However bad car dealers sometimes think they have it in the United States, they ought to look at how bad it could get in Europe after new retailing rules take effect this fall.
Imagine one bureaucrat in Brussels having the power to change the rules and threaten most dealers' territories and investment.
The European Union's new distribution rules are portrayed as a declaration of independence for dealers. And, in fact, the share prices of most publicly traded retail giants in England have soared since European Union Competition Commissioner Mario Monti proposed the new standards for "block exemption" in February.
That's the exemption for automakers and their distribution networks from many of the restrictions placed on retailers of other goods. It recognizes that cars, which need stable dealers for service, are different from light bulbs.
Well, starting Oct. 1, European dealers theoretically will get new rights against the factory. Monti's new rules let dealers seek customers in the territories of other dealers selling the same brand. And they'll have the right to open sales outlets anywhere in the European Union.

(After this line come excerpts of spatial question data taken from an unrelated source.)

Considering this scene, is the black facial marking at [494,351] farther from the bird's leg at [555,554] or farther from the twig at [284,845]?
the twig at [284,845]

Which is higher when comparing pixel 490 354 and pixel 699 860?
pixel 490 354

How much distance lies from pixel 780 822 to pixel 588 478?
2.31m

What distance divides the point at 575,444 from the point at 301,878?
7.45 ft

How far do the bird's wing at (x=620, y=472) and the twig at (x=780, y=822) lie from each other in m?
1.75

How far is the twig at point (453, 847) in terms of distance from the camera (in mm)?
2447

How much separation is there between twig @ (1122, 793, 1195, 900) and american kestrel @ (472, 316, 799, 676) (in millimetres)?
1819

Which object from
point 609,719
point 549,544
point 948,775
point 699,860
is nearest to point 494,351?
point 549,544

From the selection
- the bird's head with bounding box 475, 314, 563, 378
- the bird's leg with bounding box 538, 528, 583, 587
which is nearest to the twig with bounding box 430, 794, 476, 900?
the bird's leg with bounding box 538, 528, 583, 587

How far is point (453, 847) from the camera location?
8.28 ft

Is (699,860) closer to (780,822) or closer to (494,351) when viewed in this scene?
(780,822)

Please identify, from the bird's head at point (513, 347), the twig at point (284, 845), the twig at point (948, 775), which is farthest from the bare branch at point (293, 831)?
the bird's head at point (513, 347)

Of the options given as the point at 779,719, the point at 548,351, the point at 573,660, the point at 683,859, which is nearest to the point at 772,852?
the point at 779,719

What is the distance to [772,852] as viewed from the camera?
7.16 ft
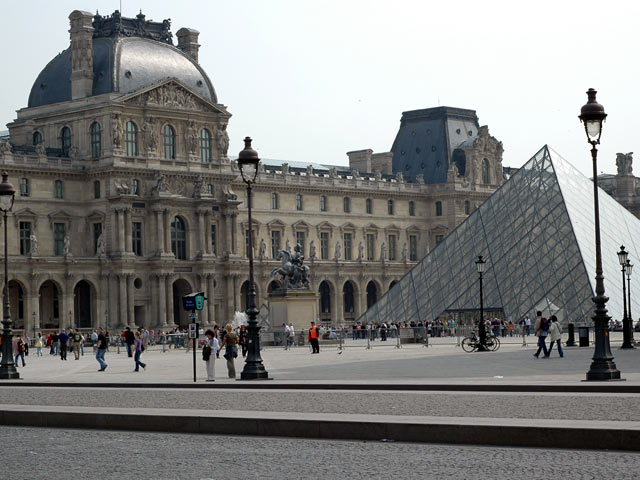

But few can afford to use those rights. And the existing dealers have to worry about some big group setting up business next door and selling the same brand of car.
A big majority of Europe's auto retailers face hardships as a result of the rule changes. Traditional dealers could be crushed.
The rules won't allow the automakers to see that sales and service remain at the same dealership.
That means independent repair shops can compete with dealers' back shop operations. The factories won't be able to control how their cars are serviced, even under warranty.
Only big dealership groups are expected to expand - building branches in other countries, moving into areas from which they had been banned and knocking out existing smaller dealers by advertising them to death.
Carmakers won't be able to protect smaller retailers.
Big groups will grow bigger. Many small dealers will disappear.
How happy are dealers about the new block exemption?
Carmakers say that smaller retailers have stopped investing in their stores because of uncertainty about the future.
The whole operation of the franchise system seems to be at the whim of one bureaucrat in Europe.
Luckily, we have franchise laws and a feeling of franchise protection all over the United States.